From South America to southwest Africa, the SAA has been likened to a “dent” in Earth’s magnetic field or a “pothole in space” by the premier space agency. The phenomenon has intrigued and concerned scientists for years.
While it has little impact on life on Earth, the same cannot be said for orbital spacecraft, including the International Space Station, which passes directly through this anomaly in low-Earth orbit.
Scientists fear the weakening magnetic intensity inside the anomaly could malfunction or lead to short circuits in technological systems onboard satellites if they get struck by high-energy protons from the sun.
A growing concern for satellites
Though these hits may produce only low-level glitches, they could lead to significant data loss or even permanent damage to key components, forcing the satellite operators to shut down systems before spacecraft enter the anomaly zone routinely.
Yet, beyond the risks, researchers see the SAA as a valuable opportunity to probe the complexities of Earth’s magnetic field. “The magnetic field is actually a superposition of fields from many current sources,” explained geophysicist Terry Sabaka from NASA’s Goddard Space Flight Center in 2020.
“The magnetic field is a superposition of fields from many current sources,” geophysicist Terry Sabaka from NASA’s Goddard Space Flight Centre in Greenbelt, Maryland, said while explaining the phenomenon in 2020.
Scientists suggest that the anomaly may originate from the turbulent flow of molten iron in Earth’s outer core, deep beneath the surface. This churning motion generates electrical currents that shape the planet’s magnetic field—though not always in a perfectly uniform manner.
Situated roughly 2,900 kilometers (1,800 miles) beneath the African continent, a massive reservoir of dense rock—known as the African Large Low Shear Velocity Province—is believed to disrupt Earth’s magnetic field formation.
Credits: NASA’s Goddard Space Flight Center
This disturbance, combined with the tilt of the planet’s magnetic axis, contributes to the significant weakening observed in the region.
In 2020, NASA Goddard geophysicist and mathematician Weijia Kuang suggested that the South Atlantic Anomaly (SAA) could result from the weakening dominance of the dipole field in the region.
He explained that a localized field with reversed polarity appears to strengthen within the anomaly, significantly reducing the overall magnetic intensity compared to surrounding areas.
However, scientists are far from unraveling the mystery behind SAA and its implications. However, recent studies are providing fresh insights into this vast phenomenon.
A shifting, evolving mystery
Recent studies reveal that the SAA is not static. A 2016 study led by NASA heliophysicist Ashley Greeley found that the anomaly gradually drifts—a finding later confirmed by CubeSat tracking in 2021.
But the movement is not its only peculiarity. In 2020, scientists discovered that the anomaly appears to split into two regions of minimum magnetic intensity, suggesting a more complex evolution than previously thought.

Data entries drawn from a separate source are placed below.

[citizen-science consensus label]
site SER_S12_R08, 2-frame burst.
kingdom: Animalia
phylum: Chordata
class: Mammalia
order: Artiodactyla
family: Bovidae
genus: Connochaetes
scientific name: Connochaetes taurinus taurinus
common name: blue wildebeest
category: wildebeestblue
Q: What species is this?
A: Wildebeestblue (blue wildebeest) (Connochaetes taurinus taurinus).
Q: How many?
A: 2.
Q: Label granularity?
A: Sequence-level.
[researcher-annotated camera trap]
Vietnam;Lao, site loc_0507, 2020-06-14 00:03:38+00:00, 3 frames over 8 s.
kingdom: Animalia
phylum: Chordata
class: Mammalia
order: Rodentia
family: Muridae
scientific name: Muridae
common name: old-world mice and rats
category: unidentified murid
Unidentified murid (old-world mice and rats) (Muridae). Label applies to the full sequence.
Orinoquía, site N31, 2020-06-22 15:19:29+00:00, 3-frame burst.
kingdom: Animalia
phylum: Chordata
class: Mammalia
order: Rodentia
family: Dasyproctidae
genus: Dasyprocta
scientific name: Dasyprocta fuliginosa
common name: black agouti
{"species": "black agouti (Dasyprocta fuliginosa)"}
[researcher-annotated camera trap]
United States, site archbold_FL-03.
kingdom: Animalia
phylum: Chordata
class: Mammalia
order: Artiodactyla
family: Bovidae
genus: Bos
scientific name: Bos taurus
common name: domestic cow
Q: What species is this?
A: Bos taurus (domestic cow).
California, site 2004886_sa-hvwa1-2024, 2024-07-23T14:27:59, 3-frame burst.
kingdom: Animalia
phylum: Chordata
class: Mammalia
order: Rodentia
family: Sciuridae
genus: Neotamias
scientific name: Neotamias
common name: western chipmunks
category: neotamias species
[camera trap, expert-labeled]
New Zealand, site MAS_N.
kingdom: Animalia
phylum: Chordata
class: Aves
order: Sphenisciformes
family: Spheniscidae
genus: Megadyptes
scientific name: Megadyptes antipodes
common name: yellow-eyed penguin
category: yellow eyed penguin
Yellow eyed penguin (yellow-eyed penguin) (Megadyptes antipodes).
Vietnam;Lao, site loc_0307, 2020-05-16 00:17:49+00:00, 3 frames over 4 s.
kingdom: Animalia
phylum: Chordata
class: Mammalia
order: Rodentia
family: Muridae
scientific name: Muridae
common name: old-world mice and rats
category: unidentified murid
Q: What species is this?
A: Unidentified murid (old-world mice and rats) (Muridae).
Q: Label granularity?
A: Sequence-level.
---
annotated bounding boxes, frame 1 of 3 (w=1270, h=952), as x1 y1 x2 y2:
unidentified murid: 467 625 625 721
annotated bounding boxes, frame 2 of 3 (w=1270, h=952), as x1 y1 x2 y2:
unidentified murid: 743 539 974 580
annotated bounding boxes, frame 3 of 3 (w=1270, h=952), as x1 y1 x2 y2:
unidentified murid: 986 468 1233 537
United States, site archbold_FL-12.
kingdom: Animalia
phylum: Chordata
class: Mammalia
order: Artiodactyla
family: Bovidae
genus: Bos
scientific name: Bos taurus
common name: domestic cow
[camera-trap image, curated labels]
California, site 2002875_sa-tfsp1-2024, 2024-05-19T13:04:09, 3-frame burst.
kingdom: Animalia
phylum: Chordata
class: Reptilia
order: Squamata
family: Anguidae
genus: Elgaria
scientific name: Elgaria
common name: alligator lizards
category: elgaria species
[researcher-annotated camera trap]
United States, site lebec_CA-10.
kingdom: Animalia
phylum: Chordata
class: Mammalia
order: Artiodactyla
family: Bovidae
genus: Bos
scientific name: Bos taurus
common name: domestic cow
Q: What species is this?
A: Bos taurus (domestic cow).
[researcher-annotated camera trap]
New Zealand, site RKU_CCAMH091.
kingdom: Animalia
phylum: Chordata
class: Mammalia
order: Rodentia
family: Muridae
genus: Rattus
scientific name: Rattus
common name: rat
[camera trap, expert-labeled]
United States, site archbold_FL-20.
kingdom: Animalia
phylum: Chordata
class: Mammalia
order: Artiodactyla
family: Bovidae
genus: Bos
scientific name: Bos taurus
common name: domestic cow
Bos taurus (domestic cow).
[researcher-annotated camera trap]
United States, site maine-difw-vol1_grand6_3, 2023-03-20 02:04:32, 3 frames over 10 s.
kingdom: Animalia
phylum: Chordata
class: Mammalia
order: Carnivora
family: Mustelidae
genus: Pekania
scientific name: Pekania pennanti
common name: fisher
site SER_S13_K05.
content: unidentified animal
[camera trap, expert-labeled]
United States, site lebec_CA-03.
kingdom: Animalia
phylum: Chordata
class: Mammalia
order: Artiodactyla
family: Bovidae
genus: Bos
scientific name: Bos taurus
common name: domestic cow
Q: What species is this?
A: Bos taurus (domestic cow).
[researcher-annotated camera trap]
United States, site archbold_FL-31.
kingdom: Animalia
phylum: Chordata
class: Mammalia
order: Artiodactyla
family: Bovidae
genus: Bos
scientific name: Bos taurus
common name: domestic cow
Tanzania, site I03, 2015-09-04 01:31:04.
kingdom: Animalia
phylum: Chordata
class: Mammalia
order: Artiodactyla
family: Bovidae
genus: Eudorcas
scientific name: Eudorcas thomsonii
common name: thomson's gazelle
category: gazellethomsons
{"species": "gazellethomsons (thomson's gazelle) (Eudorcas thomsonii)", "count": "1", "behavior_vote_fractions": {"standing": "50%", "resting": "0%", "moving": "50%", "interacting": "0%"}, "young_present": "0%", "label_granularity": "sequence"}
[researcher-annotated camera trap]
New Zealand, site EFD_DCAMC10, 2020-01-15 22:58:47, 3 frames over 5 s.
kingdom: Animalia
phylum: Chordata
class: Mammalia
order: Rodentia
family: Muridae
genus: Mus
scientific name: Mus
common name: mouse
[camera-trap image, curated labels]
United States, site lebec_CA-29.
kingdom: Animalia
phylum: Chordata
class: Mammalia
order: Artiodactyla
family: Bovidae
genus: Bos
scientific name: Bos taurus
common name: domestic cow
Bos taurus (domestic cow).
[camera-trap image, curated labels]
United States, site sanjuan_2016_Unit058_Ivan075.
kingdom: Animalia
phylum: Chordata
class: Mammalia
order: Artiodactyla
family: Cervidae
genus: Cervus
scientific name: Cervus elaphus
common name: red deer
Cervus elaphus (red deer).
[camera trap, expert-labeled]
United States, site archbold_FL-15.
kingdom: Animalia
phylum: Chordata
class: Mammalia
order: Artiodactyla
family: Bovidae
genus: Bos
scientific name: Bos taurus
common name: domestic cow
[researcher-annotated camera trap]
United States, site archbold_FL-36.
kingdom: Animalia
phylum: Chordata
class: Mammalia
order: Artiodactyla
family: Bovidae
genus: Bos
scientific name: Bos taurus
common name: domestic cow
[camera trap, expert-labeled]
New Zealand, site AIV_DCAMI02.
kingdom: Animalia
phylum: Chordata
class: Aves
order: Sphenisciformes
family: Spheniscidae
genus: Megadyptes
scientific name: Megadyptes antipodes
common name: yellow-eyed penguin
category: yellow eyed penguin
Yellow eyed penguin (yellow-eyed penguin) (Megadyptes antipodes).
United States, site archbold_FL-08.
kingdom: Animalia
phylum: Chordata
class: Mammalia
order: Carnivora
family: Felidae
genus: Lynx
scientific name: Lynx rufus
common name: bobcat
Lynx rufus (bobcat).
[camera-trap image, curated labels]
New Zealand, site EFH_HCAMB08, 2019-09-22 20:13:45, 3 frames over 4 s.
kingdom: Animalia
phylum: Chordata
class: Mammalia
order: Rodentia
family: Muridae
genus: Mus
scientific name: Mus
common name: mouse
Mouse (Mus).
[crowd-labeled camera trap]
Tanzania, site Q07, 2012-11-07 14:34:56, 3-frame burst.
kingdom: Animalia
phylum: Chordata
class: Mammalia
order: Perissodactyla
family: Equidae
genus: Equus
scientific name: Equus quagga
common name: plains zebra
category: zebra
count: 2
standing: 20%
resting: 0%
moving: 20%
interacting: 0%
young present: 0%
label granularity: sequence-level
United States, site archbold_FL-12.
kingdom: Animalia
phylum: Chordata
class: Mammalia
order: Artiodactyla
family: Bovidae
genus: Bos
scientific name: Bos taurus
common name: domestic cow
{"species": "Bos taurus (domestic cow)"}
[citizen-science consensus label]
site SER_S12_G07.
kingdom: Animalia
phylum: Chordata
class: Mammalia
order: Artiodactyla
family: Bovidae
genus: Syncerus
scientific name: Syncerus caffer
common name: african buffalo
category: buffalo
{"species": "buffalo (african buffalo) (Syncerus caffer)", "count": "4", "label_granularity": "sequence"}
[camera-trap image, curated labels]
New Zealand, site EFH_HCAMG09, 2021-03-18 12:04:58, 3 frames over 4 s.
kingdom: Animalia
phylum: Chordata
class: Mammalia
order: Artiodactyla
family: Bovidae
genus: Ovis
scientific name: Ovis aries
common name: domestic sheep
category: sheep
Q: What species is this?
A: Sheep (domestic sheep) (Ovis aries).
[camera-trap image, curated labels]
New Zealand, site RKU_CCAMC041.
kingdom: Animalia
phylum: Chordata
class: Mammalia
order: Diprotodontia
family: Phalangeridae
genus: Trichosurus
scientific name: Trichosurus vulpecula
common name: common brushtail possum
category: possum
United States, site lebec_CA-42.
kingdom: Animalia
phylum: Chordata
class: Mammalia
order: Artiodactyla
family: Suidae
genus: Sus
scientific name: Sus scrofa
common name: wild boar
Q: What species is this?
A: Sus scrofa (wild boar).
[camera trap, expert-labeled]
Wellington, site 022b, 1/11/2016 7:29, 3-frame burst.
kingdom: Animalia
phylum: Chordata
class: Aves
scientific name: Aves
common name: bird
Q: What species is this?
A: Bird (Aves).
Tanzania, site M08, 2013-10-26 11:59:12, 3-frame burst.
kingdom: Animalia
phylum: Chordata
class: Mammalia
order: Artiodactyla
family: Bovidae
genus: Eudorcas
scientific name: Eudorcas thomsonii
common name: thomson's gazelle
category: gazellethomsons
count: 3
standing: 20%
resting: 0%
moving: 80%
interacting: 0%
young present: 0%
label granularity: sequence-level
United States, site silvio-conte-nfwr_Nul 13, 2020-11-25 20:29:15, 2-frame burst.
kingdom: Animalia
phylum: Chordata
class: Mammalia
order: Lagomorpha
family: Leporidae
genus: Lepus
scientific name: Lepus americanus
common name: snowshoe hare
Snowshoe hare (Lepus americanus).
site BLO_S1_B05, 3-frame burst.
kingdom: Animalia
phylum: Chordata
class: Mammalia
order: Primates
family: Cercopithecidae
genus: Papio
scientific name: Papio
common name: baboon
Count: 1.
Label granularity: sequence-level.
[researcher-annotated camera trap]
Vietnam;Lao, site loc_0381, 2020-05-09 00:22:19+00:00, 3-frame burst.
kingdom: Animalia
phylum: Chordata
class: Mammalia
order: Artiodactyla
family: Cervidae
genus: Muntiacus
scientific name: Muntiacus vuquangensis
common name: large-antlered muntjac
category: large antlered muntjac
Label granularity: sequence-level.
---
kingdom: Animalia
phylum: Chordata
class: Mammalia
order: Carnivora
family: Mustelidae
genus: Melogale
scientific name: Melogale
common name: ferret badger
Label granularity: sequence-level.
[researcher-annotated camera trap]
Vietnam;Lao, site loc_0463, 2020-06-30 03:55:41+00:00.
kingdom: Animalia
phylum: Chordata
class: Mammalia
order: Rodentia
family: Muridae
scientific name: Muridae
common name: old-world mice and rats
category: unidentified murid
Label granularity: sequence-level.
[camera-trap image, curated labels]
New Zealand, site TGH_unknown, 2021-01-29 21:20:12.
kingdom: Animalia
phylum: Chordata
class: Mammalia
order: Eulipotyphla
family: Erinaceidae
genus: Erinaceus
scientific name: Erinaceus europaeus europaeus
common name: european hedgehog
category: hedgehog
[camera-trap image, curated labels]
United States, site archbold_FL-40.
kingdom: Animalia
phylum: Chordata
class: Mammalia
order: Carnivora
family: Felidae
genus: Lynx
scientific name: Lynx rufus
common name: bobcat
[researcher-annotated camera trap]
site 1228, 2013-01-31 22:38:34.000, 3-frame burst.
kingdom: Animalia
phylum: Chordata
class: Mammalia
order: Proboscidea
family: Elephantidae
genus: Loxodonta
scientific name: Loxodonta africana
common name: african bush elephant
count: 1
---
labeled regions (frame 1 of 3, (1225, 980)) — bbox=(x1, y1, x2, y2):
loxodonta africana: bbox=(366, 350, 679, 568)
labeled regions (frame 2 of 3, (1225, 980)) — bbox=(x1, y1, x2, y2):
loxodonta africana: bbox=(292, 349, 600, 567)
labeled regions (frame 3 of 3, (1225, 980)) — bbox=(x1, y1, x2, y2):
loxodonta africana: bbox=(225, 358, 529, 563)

While its future implications remain unclear, evidence suggests the anomaly is not recent.
A study published in July 2020 indicated that similar magnetic disturbances may have occurred as far back as 11 million years ago, suggesting the SAA is not necessarily a precursor to a full-scale planetary magnetic field reversal—an event that occurs but only over hundreds of thousands of years.
More recently, a 2024 study revealed that the anomaly also influences auroras on Earth. With so many unanswered questions, continued observation is crucial.
As NASA scientist Terry Sabaka emphasized, the SAA changes over time, making ongoing monitoring essential for refining models and predictions.